PARIS: French President Emmanuel Macron has been criticized by opponents for what they said was a violation of the principle of secularism after attending a ceremony on Thursday to mark the start of Hanukkah, a Jewish religious holiday, at his Elysee palace.
He had earlier on Thursday received the Lord Jakobovits Prize, awarded to European heads of state who fight against antisemitism, at the palace.
But a short video clip later published on social media that also shows France’s Chief Rabbi Haïm Korsia lighting the first candle at the Elysee as Macron watches, stirred the controversy.

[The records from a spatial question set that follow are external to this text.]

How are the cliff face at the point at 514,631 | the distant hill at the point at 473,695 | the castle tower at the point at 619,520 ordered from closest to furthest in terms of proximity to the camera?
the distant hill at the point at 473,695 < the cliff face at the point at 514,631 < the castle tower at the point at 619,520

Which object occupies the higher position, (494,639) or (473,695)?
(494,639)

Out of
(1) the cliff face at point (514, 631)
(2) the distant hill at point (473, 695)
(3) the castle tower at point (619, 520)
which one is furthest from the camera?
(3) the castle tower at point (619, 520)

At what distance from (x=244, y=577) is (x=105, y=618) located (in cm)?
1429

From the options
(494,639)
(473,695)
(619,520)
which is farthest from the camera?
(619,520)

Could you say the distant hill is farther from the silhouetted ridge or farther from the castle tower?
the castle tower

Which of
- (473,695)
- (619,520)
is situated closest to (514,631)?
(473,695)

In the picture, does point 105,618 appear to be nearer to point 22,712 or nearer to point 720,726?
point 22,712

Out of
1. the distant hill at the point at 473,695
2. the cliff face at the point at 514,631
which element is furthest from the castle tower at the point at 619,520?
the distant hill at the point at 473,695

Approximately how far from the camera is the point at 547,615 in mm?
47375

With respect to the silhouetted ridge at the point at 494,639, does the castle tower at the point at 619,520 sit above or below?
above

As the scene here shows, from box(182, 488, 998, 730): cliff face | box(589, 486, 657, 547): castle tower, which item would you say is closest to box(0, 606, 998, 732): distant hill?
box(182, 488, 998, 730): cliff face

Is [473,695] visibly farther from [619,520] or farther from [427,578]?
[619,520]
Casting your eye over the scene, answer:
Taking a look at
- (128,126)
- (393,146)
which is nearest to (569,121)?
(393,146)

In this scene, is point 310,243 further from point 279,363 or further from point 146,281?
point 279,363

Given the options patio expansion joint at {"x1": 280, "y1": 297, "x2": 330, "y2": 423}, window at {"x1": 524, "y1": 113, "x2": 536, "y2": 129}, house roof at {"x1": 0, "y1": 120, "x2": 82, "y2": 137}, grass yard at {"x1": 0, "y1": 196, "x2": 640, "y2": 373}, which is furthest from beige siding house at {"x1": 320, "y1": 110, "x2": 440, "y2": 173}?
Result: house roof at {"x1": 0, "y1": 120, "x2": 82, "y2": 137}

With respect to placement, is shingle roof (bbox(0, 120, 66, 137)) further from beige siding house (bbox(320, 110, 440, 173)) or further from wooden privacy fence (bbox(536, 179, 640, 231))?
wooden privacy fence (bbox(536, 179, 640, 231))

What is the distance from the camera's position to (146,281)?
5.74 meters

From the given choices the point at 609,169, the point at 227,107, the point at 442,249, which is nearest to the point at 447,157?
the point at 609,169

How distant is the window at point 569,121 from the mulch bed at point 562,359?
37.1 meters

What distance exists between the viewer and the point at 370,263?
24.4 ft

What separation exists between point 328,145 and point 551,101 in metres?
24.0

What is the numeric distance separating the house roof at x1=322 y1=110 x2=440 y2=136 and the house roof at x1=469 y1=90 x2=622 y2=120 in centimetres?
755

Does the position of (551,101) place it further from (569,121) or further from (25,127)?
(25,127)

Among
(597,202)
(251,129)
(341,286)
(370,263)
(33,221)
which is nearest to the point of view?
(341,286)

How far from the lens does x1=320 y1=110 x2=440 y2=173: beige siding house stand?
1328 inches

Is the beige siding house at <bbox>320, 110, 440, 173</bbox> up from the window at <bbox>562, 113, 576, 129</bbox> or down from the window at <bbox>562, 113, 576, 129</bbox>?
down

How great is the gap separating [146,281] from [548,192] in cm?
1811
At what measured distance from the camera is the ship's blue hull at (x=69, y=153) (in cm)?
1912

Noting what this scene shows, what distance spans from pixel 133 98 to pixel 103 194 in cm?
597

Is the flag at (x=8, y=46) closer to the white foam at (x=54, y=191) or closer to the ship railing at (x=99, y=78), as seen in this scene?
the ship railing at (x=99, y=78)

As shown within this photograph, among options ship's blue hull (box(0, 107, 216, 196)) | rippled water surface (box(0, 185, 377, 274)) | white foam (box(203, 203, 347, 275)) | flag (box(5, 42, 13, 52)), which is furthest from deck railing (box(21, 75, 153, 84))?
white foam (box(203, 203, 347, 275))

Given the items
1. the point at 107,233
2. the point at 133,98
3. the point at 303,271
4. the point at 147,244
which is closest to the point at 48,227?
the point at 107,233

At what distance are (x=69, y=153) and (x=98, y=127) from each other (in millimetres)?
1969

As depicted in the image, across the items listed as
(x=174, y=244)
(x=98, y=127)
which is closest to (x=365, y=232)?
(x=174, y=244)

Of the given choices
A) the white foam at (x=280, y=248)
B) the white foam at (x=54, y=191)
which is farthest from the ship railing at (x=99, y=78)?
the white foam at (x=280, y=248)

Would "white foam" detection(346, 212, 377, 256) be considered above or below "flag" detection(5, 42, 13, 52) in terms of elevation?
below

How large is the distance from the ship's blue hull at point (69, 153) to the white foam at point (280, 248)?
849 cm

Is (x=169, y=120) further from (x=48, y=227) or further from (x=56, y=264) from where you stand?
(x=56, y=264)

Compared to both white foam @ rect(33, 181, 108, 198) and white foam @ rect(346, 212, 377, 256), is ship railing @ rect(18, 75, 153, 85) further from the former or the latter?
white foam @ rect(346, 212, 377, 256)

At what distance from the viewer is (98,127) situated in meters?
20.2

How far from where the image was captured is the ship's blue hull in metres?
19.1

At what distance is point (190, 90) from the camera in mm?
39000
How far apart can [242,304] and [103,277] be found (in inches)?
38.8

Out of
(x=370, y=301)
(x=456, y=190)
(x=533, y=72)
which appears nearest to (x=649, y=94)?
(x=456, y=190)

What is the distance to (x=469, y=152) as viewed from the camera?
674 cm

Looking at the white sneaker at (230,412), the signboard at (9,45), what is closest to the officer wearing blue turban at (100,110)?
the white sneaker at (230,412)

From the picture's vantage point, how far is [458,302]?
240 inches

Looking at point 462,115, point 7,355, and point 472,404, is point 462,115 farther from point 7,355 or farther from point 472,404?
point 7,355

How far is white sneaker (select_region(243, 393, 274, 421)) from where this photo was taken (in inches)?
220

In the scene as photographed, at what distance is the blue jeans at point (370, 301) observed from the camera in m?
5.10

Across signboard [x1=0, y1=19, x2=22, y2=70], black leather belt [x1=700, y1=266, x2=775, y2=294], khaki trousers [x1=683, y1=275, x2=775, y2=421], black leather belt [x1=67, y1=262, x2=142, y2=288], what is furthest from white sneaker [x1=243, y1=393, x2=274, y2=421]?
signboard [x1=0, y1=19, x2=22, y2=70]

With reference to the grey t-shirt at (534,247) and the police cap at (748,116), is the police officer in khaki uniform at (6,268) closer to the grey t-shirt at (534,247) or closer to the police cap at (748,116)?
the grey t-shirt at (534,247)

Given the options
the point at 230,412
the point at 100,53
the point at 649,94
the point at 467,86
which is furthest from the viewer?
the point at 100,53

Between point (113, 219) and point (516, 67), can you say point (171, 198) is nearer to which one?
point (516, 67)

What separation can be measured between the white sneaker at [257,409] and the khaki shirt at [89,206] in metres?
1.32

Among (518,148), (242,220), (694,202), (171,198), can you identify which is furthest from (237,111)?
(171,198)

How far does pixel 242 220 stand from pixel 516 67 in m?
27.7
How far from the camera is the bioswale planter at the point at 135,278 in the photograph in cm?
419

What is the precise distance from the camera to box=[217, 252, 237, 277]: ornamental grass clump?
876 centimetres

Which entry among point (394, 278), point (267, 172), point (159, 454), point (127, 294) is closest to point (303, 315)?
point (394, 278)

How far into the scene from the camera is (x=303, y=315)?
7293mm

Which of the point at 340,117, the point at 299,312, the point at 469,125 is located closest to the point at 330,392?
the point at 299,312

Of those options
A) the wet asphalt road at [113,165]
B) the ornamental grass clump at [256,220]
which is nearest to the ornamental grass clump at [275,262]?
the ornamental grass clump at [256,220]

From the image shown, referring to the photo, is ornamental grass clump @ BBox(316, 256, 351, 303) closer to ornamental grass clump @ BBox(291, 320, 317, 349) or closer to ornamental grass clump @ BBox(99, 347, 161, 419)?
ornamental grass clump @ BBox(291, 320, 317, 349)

France’s laws on state secularism, passed in 1905, give everyone in France the freedom to worship as they wish, but specify that religion should play no part in the running of the state.
Hard-left Les Insoumis party deputy Manuel Bompard wrote on social network X: “Saturday, we are celebrating the anniversary date of the 1905 law on the separation of Churches and State. Macron is trampling it when organizing a religious ceremony at the Elysee. An unforgivable political fault.”
Even Yonathan Arfi, president of the Jewish Council in France, described the ceremony as “a mistake.”
“It is not the place of the Elysee to light a Hanukkah candle, because the Republican DNA is to stay away from anything religious. This is not traditionally the role of the public authorities,” said on Sud Radio.
Macron told reporters during a visit to Notre-Dame Cathedral in Paris on Friday that he did not regret his gesture, adding he was “respectful of secularism” but that “secularism is not about wiping out religions.”
Prime Minister Elisabeth Borne also defended Macron’s gesture, saying it was intended to “show support” of the Jewish community at a time of mounting antisemitism in France.
Macron’s decision not to attend a Nov. 12 march to condemn a surge in antisemitic acts in France since the Oct. 7 Hamas attack on Israel and the resulting conflict in Gaza, had raised questions at the time.
David Lisnard, the LR conservative mayor of Cannes and head of the French Mayors Association said: “How can one refuse to participate in a civic march against antisemitism on the incongruous and fallacious grounds of safeguarding national unity, and celebrate a religious holiday in the presidential palace?”